Grade Prediction AI

This site will serve as a techblog for the development of our grade prediction AI.

Team ShallowMind members:

Cédric Chauvet, Department of Information Systems, Hanyang University
Zachary Frank, Department of Computer Science, Hanyang University
Emyl van der Kooi, Department of Nuclear Engineering, Hanyang University

Table of Contents

Video

Video

Introduction:

As students, we wanted to create something that was relevant to us that also made use of artificial intelligence. One of the most known websites among students is Rate My Professor. We wanted to create something similar; however, instead of using a professor rating to determine how well you would perform in a class, you can use our website to determine a grade based on factors such as study time per week, internet access, home location, and more. These predictions can be used by students to advise them on how to excel and help universities advise and design a curriculum that accommodates their students.

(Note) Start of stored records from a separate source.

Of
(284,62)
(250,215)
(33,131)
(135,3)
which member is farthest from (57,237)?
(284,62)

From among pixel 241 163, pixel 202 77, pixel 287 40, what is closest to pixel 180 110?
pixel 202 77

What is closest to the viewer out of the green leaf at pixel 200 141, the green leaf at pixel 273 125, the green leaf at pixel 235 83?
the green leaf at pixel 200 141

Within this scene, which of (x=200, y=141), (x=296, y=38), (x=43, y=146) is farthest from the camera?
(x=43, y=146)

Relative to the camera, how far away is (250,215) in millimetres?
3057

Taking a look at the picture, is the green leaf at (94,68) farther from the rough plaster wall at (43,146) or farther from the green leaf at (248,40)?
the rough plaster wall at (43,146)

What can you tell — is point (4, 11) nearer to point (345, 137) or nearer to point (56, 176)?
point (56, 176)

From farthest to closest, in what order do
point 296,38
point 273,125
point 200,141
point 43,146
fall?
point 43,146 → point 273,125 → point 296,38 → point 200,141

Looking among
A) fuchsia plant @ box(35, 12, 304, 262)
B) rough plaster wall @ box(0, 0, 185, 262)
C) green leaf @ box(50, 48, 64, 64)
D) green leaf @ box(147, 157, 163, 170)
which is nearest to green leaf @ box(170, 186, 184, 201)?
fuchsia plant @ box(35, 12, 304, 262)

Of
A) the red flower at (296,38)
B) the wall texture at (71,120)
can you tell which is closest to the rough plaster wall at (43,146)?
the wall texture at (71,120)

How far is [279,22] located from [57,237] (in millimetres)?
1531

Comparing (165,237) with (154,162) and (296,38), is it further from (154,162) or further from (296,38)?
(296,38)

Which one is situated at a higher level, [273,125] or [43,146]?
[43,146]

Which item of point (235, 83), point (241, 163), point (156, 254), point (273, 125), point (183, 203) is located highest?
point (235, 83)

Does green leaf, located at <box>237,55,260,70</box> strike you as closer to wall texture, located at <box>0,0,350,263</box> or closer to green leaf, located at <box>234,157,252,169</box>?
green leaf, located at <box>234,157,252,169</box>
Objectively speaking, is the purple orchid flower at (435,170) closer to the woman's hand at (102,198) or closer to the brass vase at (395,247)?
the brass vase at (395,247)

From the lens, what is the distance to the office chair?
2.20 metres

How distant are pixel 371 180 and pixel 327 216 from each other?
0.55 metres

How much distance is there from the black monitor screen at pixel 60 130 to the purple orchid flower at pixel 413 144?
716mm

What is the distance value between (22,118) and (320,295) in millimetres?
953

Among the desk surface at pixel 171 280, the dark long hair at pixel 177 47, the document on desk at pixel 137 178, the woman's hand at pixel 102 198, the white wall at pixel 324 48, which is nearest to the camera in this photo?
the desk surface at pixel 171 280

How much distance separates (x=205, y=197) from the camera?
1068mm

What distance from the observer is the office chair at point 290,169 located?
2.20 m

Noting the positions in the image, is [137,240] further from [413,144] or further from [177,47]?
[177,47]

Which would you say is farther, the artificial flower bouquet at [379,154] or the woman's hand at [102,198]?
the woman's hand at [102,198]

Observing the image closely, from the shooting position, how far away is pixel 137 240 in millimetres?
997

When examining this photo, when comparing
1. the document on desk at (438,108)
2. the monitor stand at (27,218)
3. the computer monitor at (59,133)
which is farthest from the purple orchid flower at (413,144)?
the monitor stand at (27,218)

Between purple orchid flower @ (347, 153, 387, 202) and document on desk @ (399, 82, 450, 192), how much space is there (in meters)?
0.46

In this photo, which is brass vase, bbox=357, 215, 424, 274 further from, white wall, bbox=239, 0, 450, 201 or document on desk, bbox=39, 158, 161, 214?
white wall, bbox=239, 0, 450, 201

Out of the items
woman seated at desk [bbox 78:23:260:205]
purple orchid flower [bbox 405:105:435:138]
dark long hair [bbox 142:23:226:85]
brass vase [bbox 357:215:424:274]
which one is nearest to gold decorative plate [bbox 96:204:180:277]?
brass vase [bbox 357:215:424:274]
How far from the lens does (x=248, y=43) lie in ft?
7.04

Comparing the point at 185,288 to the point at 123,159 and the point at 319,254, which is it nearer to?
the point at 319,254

In the end we want to have a trained AI model, capable of producing accurate predictions based on the variables input into the AI. We want these predictions to be accessible through a web-service connected to a database. We also want functions for the continued training of the AI from user-input, such as transcripts and student results/variables. Our main model will be a neural network utilizing Keras.

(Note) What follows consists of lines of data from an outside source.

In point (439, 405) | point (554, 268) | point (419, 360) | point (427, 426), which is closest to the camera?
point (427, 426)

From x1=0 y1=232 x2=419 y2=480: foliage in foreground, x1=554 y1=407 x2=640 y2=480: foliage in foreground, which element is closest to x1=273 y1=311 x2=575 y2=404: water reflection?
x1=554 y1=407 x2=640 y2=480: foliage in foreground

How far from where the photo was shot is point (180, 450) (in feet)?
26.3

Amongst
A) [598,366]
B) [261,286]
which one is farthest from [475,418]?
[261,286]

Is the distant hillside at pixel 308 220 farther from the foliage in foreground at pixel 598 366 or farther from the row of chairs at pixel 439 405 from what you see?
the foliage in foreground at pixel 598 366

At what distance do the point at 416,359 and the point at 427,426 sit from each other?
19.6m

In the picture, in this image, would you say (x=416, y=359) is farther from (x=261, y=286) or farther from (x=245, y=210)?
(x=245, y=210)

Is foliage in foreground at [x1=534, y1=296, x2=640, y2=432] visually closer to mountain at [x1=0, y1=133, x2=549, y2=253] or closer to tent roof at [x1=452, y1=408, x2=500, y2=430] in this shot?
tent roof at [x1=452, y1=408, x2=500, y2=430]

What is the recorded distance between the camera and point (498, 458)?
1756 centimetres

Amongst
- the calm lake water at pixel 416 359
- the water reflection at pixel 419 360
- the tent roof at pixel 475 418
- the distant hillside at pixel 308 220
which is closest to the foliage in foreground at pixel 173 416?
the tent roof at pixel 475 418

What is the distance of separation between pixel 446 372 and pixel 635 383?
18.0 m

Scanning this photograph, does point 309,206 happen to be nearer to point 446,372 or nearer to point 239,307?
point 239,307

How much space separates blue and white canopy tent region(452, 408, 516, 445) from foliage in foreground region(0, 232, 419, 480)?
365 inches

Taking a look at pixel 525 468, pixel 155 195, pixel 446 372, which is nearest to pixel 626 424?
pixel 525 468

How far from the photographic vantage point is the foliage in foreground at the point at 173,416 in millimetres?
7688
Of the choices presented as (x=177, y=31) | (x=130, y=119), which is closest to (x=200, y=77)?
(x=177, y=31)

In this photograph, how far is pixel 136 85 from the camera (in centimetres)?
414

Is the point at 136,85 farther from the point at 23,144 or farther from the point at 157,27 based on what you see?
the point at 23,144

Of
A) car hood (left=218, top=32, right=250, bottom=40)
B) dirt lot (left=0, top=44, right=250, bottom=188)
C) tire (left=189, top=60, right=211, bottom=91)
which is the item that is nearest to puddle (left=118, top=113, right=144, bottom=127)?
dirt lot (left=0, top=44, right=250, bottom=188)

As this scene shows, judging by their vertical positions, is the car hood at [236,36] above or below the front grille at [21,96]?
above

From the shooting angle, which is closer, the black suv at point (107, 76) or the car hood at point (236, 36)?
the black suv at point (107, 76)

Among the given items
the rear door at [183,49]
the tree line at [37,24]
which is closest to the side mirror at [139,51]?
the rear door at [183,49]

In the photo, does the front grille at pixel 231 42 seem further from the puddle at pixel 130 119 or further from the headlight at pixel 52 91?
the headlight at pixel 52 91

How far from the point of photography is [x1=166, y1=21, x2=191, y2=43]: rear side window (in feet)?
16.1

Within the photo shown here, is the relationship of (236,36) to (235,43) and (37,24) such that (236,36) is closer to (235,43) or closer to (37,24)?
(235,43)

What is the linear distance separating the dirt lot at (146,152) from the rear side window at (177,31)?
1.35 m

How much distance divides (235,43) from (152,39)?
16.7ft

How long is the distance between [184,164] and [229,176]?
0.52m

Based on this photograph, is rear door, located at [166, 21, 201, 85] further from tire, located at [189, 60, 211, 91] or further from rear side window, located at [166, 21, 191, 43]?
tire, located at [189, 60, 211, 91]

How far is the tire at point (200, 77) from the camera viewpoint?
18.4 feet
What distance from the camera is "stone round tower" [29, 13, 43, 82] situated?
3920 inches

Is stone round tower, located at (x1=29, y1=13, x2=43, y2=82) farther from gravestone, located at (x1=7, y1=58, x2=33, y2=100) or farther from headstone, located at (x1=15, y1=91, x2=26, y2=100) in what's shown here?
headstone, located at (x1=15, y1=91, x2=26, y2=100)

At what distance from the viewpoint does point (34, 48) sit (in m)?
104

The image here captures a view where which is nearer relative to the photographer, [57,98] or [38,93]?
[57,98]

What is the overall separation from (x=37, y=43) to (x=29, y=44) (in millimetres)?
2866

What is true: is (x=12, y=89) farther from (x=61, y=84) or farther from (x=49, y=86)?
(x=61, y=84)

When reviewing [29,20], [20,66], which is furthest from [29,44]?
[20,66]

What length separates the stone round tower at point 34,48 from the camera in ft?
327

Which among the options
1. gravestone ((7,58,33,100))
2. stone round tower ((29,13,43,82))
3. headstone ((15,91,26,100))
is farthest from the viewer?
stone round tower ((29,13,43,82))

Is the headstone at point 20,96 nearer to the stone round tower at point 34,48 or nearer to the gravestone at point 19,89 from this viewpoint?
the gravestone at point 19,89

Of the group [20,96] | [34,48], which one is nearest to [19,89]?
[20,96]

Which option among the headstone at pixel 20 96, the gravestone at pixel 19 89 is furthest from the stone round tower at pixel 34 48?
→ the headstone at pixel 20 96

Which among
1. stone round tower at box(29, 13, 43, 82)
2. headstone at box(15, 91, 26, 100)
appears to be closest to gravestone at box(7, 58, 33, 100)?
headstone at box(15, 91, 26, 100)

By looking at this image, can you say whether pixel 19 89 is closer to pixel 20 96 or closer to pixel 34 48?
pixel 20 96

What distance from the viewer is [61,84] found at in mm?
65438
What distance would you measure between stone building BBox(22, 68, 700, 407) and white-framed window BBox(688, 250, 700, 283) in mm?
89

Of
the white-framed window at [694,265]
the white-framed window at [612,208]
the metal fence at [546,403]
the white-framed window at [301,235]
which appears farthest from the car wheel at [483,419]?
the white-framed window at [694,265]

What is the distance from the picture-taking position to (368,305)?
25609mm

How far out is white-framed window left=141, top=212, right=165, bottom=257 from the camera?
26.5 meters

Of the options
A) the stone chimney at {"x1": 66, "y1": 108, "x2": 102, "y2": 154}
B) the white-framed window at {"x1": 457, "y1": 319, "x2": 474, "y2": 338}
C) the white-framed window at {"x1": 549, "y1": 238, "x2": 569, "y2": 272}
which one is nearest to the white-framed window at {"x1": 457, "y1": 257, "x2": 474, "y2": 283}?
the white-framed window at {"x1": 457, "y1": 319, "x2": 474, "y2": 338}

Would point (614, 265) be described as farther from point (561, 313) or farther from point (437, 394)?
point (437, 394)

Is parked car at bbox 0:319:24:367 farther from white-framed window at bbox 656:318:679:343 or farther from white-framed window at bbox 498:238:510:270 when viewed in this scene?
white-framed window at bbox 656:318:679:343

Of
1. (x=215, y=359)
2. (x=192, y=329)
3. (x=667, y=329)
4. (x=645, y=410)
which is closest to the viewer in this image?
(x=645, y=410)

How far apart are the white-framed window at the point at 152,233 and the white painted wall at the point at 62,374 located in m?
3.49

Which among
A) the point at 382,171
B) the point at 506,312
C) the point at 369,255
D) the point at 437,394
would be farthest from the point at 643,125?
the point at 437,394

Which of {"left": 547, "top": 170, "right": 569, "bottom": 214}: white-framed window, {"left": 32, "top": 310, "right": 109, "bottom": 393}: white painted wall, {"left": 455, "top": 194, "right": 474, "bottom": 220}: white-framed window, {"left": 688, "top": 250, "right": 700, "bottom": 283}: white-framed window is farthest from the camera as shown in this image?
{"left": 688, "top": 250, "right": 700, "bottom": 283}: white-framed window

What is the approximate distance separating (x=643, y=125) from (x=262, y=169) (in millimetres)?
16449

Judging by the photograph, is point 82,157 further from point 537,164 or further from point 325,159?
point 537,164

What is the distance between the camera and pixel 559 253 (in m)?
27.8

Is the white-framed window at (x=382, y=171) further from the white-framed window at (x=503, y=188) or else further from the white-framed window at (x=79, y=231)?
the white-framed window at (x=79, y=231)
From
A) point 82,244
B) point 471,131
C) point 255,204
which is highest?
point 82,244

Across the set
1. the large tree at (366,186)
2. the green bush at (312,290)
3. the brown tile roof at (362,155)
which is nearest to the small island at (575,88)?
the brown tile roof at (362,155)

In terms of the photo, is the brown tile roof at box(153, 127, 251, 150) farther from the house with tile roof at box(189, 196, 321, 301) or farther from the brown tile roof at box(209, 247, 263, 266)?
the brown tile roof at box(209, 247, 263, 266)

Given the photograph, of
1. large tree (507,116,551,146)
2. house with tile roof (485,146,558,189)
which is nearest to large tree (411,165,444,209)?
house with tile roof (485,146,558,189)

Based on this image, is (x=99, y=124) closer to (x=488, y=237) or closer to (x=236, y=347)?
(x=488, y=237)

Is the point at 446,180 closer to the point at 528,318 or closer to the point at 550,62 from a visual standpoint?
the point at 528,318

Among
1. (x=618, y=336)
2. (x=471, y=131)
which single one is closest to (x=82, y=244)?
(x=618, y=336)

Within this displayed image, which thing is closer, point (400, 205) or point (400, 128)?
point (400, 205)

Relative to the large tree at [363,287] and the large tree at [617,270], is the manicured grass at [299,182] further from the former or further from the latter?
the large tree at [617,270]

We will train two models, one using the complete dataset to achieve high accuracy, and one using the reduced dataset (detailed below) since the complete dataset doesn’t fit our service (some variables are unavailable for our proposed users).

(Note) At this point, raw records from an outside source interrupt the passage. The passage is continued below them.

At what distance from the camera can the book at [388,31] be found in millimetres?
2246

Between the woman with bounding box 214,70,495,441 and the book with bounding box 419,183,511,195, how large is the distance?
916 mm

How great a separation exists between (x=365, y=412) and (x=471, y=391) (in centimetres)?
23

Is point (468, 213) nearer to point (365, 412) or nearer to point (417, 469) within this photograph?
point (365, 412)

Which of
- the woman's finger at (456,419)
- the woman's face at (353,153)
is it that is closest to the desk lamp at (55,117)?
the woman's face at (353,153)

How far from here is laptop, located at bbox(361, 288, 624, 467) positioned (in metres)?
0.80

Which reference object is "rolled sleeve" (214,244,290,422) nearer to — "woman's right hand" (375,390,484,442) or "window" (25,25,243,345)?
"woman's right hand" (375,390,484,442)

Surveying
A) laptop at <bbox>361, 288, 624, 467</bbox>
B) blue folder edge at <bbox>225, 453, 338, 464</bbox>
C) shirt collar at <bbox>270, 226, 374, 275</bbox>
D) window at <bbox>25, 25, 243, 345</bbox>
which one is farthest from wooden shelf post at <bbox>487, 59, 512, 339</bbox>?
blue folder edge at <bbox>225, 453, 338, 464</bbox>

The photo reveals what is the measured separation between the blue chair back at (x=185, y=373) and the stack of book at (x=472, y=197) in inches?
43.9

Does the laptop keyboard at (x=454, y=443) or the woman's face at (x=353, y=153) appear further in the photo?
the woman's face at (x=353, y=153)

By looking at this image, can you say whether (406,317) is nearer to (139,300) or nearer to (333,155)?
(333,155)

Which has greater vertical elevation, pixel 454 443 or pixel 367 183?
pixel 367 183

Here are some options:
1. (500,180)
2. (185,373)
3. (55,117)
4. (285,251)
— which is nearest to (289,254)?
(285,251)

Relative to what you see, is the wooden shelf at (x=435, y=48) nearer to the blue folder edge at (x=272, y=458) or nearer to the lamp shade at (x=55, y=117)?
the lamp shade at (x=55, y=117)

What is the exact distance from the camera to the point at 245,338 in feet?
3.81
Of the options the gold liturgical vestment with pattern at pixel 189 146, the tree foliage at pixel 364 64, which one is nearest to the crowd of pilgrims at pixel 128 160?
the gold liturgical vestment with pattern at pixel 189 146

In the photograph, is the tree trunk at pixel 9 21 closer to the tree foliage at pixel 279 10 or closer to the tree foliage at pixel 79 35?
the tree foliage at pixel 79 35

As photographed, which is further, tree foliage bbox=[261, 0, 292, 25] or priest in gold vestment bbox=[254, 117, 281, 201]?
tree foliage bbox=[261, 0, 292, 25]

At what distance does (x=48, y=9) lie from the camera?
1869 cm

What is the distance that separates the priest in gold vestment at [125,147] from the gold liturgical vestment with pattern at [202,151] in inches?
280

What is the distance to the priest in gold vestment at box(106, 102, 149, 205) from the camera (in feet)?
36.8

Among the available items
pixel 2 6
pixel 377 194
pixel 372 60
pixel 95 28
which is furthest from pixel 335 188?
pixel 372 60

The dataset we are using for this project is attached to the research paper “Using Data Mining to Predict Secondary School Student Performance” , where researchers used data from secondary school students in Portugal to learn what factors affect students’ performance. They applied different types of ai models, such as Neural Nets, Decision Trees and Random Forests and compared their accuracy and error rate with different output (pass/fail, A-F,0-20). Their neural net was the worst performing model but managed to score a 90.7% and 65.1% accuracy for the first two outputs, and a root mean square error of 1.36 for the regression output, which gives us some metrics to compare to.

This project makes use of multiple frameworks and libraries. We are using Keras/Tensorflow/Numpy as our required backbone and Pandas/Matplotlib/Pyplot/Seaborn for our data processing and analyzing.

To get an initial grasp on our dataset and it’s variables, we read this kaggle-blog. Do note that this blog is about the math course, while we base our solution on the portuguese one since it is the bigger dataset.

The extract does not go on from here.